When I got up for the first time that day (or was it last? I was so confused) my body cried out at the injustice. I tense up whenever one of the boy is sick so my entire upper back was knotted and turning my head was a challenge (just stay out of my peripheral vision boys and the world is your oyster today). I had that queasy feeling you get from pulling all-nighters, but those supply notes weren’t going to write themselves. In fact, I wrote them twice. Once for the wrong day, and once for the correct one.

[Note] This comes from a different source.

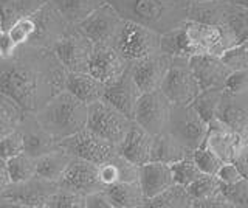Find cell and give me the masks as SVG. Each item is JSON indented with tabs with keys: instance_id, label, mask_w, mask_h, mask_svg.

We muddled through the start of our day surprisingly well. My little guy kept down his toast and ginger ale and seemed to be on the mend. Mid-morning, however, he had that drained and pasty look and told me he was cold. Nothing a good cuddle couldn’t fix, right?

He's a twitchy sleeper, that one.

He’s a twitchy sleeper, that one.

I gladly wrapped my arms around my boy and we sat quietly on the couch together looking at the family portraits on the wall. “I wish I was sick every day so then I could always get to have pop,” he told me just moments before he drifted off to sleep. On my lap. Curled up and snoring. That hasn’t happened in at least three years. My neck started to ache, my left foot fell asleep and I had an itch I couldn’t reach because my arm was pinned under my boy who all too soon will turn five.

And it was completely worth it.

Celebrating all of you who are the special someone to someone little. Or big.